Employee benefit plans can be easily subjected to fraud or other forms of mismanagement and a good benefits plan audit can help employers minimize this risk while ensuring a sustainable benefit plan.

Look further than the numbers

A solid analysis goes beyond simply identifying the claims usage versus premiums on a plan year-over-year. It looks to understand the duties of the employees, how they are paid, and the purpose and role of offering benefits. A benefits audit also seeks to understand how all of these align for overall job satisfaction. This will be the first indicator of whether the coverage options meet with the expectation of the participants.

Make sure taxes are done properly

If not calculated correctly, they could create unnecessary, unintended financial burden for your organization. Without a benefits plan audit and the subsequent conversation to follow, an employer could set up a disability program that is unintentionally taxable. A benefits plan audit can discover the financial error before any disability claims are made and finds out the benefit is taxable.

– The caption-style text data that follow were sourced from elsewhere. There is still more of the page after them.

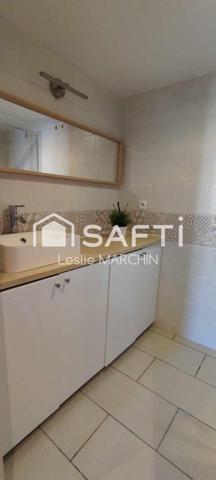 A une heure de Paris gare de Lyon et accès A6 à quelques encablures.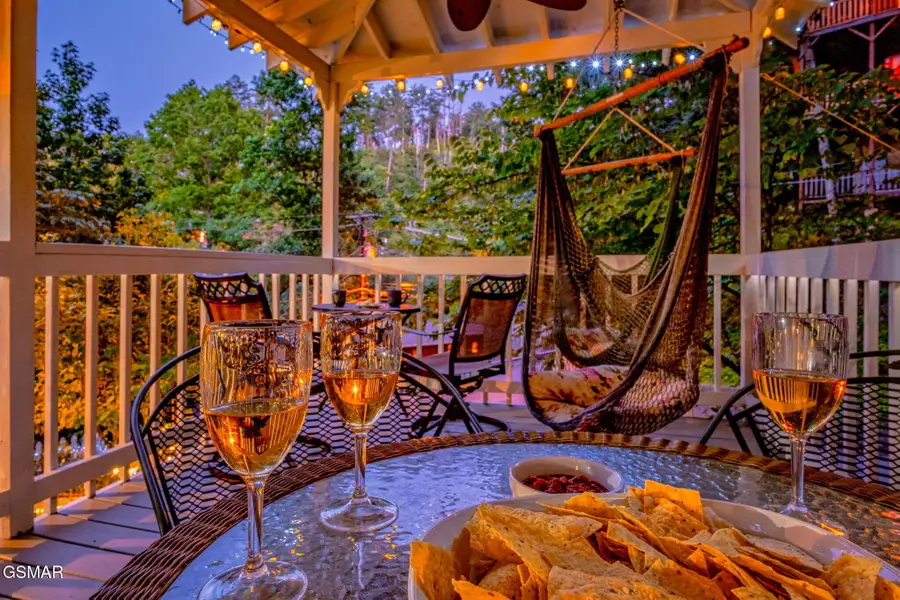 204 Hill Street, Gatlinburg, TN 37738 - Image #2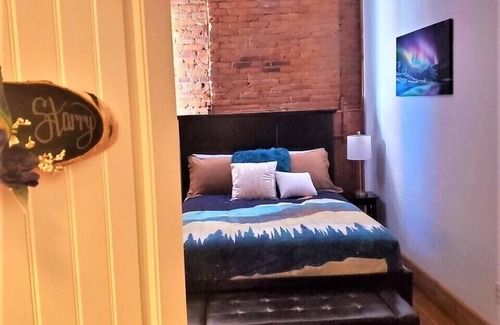 Creede Hotel | Aspen Inn - Starry Night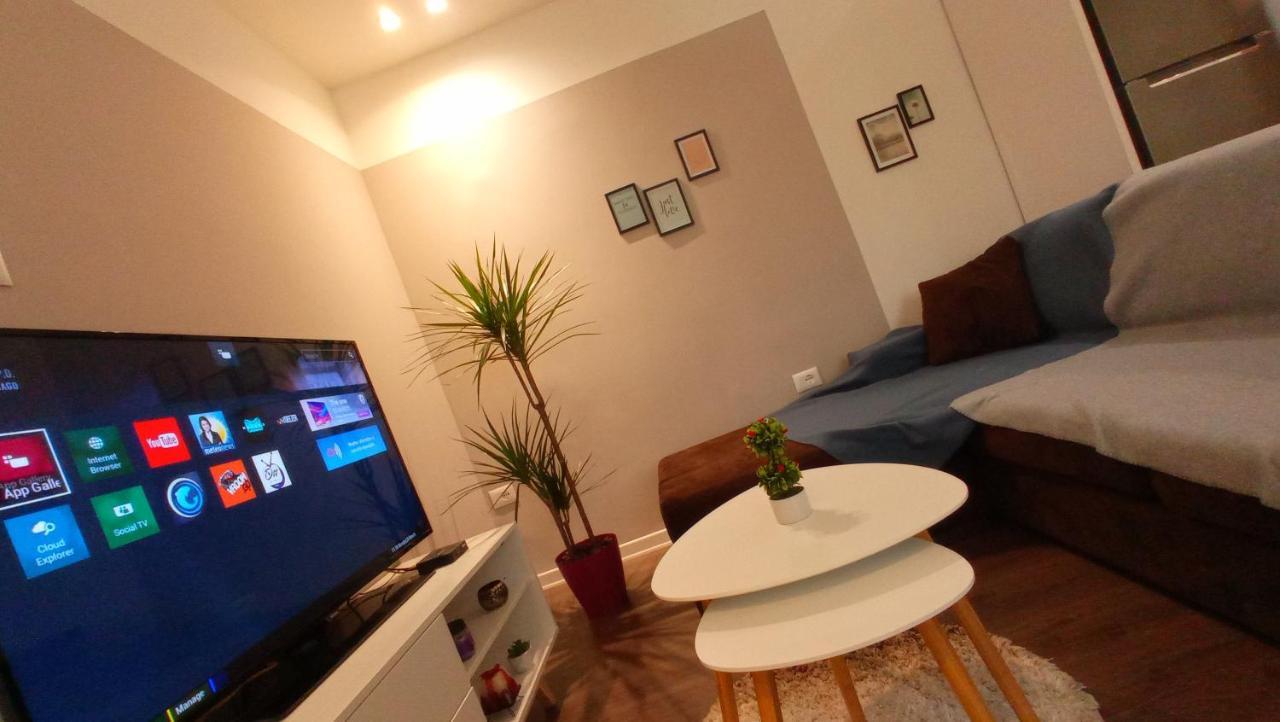 Tirana Apartment Garda المظهر الخارجي الصورة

Keep an eye out for anomalies

By following plan performance over the length of time a client is with you – however long that is (perhaps decades) a benefits audit can identify fraudulent activity. Monitoring and keeping track of behaviors can detect fraud and single out the entity that’s been doing this with your benefit plans. This also opens up the ability for targeted communication on the topic, better awareness of what to look out for, and involves all stakeholders in the well-being of the program as a whole.

Catch eligibility errors

An annual comprehensive analysis will identify staff and dependents who may have been missed being added or removed from coverage. Big life changes such as babies, marriages or divorce can be overlooked or missed altogether.  More importantly, if an employee (or dependent) is missed for their enrollment on the plan, they  can be deemed a late applicant. They may have to undergo medical underwriting and may in fact be either limited or declined coverage altogether. This will impact the corporate liability in the event of an excess pharmaceutical, disability, or death claim.